-- ACTIVIDADES POR REALIZAR --
**1)** Según el artículo sobre la libertad de prensa en el Perú, ¿a quién pertenece la frase «Si quieres la paz prepárate para la guerra»?
**2)** Enumera todas las libertades que, según el artículo sobre la libertad de prensa en el Perú, quedan violadas al pisotear las reglas democráticas.
**3)** Escribe una continuación del artículo sobre la libertad de prensa en el Perú a partir de su última oración.

Si quieres la paz prepárate para la guerra. Potente frase de Publio Flavio Vegecio que calza con el momento que estamos viviendo. Durante demasiado tiempo el Perú viene siendo engañado por una mafia progre-caviar-comunista que manipula el país hace ya dos décadas sin haber sido elegida por los votos. Una camorra acostumbrada a fijar la agenda nacional e imponer el pensamiento único, pisoteando el derecho de todos los demás a discrepar y/o a promover sus particulares puntos de vista sobre el quehacer general, violando así las reglas democráticas sobre libertades políticas, individuales, de credo, expresión, opinión. Además, arrogándose la representatividad de la nación esta elite mafiosa decide qué es bueno y qué es malo; qué debe y qué no debe hacer usted, amable lector; cuál peruano es bueno y cuál es malo; qué pensamiento político es bueno y cuál es malo, etc. ¡Bajo esta dictadura sobrevive nuestra sociedad desde hace veinte años! Aunque con mucho mayor prepotencia, desde la llegada a palacio del miserable Vizcarra seguido del judas Sagasti. Es la tiranía de quienes dicen ser los dueños de la verdad y evangelistas del buenismo. Una gavilla que encona con actos criminales a la población, generándole un clima de insistente enfrentamiento envuelto en asonadas antisociales cada día más crispadas y radicales. Consecuencia peligrosa de esta tesitura es la agonía de la Libertad de Prensa en el Perú, focalizada hasta hoy en el pundonoroso canal de televisión Willax y en dos indómitos periodistas: Phillip Butters y Humberto “Beto” Ortiz. Aunque esta espada de Damocles también pende sobre los demás –cada vez menos- medios de información independientes que sobreviven en este desconcertado país.

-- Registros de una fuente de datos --
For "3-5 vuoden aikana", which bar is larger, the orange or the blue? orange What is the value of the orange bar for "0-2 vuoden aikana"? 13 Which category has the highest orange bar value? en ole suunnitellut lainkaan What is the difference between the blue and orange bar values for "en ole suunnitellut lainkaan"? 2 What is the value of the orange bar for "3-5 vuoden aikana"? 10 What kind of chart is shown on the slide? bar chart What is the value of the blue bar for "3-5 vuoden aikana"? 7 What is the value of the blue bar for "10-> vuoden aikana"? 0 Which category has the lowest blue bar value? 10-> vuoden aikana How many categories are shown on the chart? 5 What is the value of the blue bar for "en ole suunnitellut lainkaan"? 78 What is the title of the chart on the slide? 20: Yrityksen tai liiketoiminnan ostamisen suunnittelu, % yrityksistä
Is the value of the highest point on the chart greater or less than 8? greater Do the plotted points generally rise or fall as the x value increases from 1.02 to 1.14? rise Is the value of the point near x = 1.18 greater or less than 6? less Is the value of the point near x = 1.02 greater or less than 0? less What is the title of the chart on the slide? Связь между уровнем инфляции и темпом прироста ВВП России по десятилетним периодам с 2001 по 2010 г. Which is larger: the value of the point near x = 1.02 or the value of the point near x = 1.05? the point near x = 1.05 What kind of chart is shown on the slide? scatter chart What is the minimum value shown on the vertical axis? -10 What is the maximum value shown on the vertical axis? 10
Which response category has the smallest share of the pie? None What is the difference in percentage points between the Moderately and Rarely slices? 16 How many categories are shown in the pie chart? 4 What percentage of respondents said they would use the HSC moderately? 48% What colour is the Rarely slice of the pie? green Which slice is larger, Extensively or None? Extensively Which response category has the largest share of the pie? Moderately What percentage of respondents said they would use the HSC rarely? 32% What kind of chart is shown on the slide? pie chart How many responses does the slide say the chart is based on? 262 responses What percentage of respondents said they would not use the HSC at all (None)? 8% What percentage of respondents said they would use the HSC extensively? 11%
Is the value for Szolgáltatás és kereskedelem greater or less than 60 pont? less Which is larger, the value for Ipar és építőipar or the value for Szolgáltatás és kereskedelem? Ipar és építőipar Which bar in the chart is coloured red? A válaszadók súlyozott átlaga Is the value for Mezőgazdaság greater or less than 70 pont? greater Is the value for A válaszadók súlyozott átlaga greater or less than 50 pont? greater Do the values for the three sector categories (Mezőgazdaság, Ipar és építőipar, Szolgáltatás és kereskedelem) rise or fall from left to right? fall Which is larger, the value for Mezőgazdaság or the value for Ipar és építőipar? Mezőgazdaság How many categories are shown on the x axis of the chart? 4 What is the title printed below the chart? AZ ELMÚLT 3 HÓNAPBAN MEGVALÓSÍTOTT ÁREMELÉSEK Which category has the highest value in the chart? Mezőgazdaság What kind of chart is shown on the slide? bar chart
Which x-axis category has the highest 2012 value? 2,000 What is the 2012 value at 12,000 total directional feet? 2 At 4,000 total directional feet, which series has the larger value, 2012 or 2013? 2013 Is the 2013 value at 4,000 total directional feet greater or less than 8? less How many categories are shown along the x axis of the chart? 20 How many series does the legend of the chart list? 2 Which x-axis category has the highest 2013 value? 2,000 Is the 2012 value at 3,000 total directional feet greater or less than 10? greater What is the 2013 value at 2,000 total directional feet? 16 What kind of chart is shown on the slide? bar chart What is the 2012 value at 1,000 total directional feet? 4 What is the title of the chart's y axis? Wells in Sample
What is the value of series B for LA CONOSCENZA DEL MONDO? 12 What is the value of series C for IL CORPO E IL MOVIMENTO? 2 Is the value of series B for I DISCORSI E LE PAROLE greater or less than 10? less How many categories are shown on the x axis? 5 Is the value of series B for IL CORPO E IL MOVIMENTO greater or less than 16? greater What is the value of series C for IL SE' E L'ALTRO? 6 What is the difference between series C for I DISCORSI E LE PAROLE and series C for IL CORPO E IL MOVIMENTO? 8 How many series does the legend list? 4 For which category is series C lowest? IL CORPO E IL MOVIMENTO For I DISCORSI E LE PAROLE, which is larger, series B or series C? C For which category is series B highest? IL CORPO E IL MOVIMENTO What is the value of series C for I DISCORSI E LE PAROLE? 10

-- RESPUESTAS --
**1)** A Publio Flavio Vegecio.

**2)** Libertades políticas, individuales, de credo, de expresión y de opinión.

**3)**
En estas circunstancias, de forma fáctica, un espurio JNE proclamó el lunes presidente a Pedro Castillo. Jamás compulsó las evidencias de fraude en mesa presentadas por diversas fuentes. Simplemente las endosó a la Fiscalía de la Nación para que “evalúe si corresponde investigar la existencia de hipotéticos delitos”. Pero supongamos que la fiscalía fuese independiente –que no lo es, porque acá ya voló en pedazos el Estado de Derecho- y determine que sí hubo fraude. ¿De qué serviría, si el JNE ya proclamó presidente al beneficiario del fraude? Esto comprueba el complot tramado entre tres miembros del jurado y una candidatura comunista, dolosamente declarada ganadora. De manera que, con justificada razón, la mitad –quizá más- de los peruanos considera que lo que se ha producido es una proclamación desligitimizada de la presidencia de la República. Hecho que ahondará la intensensidad del enfrentamiento sociopolítico, con imprevisibles consecuencias para la nación.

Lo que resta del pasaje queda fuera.